Wszystko o PGE Marmie w specjalnym serwisie na RZESZOW.SPORT.PL
PGE Marma jeżdżąca bez fińskiego żużlowca w Enea Ekstralidze zdobyła tylko punkt, z nim już cztery. Początek sezonu jednak Kylmakorpi miał stracony. Leczył bowiem kontuzjowany obojczyk. Gdy wrócił zaskoczył formą. W starciu z Unibaxem
Toruń zdobył 10 punktów i bonus.

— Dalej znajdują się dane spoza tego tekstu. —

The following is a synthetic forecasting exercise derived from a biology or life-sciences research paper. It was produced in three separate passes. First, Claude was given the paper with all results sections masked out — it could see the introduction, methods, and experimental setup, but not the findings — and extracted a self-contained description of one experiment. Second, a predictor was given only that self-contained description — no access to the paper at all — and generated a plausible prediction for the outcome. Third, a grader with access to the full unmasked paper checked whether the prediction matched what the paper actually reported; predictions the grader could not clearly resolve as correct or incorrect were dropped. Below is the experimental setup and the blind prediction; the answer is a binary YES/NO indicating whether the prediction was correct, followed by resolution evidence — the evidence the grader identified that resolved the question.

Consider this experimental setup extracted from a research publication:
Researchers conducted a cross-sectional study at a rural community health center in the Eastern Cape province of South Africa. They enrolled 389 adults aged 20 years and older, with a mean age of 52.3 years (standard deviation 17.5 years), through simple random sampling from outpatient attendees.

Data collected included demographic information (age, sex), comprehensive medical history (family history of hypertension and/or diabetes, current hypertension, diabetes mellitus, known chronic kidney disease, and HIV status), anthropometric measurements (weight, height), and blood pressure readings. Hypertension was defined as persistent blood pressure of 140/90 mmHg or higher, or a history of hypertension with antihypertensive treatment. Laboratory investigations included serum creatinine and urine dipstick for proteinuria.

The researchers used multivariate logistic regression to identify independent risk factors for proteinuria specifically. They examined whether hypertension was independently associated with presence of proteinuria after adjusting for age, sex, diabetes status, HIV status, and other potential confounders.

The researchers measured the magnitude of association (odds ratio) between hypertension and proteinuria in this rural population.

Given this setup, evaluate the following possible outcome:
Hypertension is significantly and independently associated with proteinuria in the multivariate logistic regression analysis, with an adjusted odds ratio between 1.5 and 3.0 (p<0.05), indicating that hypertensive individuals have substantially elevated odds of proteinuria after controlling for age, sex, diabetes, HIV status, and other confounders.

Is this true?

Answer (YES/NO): NO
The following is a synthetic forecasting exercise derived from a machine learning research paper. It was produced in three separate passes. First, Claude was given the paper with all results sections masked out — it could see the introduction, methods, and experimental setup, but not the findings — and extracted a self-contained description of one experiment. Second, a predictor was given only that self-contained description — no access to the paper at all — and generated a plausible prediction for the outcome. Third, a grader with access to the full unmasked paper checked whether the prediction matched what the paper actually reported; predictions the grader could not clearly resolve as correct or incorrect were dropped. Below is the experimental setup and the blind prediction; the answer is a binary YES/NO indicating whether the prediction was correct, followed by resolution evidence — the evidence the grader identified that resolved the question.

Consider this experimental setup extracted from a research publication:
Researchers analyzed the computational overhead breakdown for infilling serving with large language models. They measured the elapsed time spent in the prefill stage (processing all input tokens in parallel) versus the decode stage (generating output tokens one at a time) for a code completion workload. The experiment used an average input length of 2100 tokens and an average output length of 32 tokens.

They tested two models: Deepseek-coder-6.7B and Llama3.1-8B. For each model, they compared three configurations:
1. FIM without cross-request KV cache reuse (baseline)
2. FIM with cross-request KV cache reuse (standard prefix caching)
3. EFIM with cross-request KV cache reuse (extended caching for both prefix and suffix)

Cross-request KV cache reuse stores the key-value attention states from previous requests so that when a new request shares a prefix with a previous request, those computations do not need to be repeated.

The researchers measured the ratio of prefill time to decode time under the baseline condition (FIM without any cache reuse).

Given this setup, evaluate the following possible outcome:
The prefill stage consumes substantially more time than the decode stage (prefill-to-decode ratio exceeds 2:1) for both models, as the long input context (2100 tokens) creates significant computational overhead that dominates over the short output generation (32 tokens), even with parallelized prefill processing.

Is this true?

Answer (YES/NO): YES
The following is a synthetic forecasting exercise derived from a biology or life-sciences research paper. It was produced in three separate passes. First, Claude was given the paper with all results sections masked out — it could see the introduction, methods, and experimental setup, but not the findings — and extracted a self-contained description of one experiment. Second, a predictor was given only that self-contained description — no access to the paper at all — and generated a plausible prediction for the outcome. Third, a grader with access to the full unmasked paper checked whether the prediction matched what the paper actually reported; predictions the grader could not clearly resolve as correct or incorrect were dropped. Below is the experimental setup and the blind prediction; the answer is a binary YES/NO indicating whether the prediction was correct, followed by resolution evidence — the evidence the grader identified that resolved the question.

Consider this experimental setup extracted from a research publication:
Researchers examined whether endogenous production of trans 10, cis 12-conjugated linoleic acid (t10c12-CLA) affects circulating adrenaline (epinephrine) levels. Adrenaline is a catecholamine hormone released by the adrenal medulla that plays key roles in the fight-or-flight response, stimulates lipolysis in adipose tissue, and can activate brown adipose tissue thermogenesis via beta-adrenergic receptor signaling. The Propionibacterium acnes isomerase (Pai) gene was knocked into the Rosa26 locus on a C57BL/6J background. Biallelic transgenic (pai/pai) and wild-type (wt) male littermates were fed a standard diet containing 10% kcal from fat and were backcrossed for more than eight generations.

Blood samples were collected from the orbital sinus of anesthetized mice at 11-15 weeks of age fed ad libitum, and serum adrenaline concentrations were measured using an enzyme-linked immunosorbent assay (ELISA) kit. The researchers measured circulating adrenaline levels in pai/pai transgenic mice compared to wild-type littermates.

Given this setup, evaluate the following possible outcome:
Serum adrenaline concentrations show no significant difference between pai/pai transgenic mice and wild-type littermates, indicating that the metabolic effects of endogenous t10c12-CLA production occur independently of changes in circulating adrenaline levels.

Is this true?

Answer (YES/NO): YES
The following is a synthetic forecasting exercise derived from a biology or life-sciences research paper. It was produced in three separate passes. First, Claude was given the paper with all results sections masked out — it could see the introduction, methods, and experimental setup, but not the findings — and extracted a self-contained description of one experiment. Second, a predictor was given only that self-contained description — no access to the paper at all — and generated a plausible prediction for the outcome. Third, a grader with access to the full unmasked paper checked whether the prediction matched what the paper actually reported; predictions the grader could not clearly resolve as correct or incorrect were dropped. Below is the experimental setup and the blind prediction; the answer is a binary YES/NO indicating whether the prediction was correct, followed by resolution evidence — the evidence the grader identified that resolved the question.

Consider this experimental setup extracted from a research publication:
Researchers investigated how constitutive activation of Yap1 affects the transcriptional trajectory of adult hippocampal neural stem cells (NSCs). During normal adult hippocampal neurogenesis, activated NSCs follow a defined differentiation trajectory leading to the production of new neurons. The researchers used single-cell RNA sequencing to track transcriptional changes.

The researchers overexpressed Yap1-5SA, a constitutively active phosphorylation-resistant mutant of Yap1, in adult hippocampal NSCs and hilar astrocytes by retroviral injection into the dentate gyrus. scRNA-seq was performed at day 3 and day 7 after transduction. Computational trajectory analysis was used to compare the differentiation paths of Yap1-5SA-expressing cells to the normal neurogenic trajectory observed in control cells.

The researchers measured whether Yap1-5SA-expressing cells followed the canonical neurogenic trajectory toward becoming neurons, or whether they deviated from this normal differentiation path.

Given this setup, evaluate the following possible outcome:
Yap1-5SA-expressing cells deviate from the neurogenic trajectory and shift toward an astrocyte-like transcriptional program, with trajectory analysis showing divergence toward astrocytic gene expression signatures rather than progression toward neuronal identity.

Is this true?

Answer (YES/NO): NO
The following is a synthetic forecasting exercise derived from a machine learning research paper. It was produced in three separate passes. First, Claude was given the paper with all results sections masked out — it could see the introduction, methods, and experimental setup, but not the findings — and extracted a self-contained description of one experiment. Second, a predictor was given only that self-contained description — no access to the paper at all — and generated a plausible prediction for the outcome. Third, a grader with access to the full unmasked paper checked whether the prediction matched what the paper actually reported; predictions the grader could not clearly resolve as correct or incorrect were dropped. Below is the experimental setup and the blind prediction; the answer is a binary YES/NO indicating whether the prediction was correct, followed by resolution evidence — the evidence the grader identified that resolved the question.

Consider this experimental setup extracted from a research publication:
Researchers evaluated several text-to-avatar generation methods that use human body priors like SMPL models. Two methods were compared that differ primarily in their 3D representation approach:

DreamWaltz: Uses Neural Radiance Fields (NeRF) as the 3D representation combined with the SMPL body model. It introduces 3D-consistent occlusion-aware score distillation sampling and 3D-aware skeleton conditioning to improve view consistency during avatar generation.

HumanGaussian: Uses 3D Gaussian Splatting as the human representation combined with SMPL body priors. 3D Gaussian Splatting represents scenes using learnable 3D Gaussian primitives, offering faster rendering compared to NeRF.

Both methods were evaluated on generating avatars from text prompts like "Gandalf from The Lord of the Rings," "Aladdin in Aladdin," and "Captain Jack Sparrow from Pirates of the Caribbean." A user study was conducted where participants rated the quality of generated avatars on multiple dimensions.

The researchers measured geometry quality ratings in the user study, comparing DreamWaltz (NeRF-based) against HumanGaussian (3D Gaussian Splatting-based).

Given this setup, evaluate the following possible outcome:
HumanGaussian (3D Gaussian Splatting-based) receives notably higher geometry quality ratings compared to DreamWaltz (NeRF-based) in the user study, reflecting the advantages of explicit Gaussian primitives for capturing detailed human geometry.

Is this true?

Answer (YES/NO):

W niedzielnym pojedynku z Polonią
Bydgoszcz zapisał na swoim koncie 12 "oczek". Dwukrotnie przyczynił się do zwycięstw swojej ekipy. - Pojechałem świetne zawody. Zrobiłem dwa punkty więcej niż przed tygodniem, więc wszystko idzie w dobrym kierunku - powiedział po zwycięstwie nad zespołem z
Bydgoszczy Kylmakorpi.
Starty w barwach rzeszowskiej drużyny są dla niego praktycznie pierwszymi w tym sezonie. Wciąż jeszcze więc może być lepiej. - Liczę na kolejne dwa punkty więcej w kolejnym spotkaniu - śmieje się Fin.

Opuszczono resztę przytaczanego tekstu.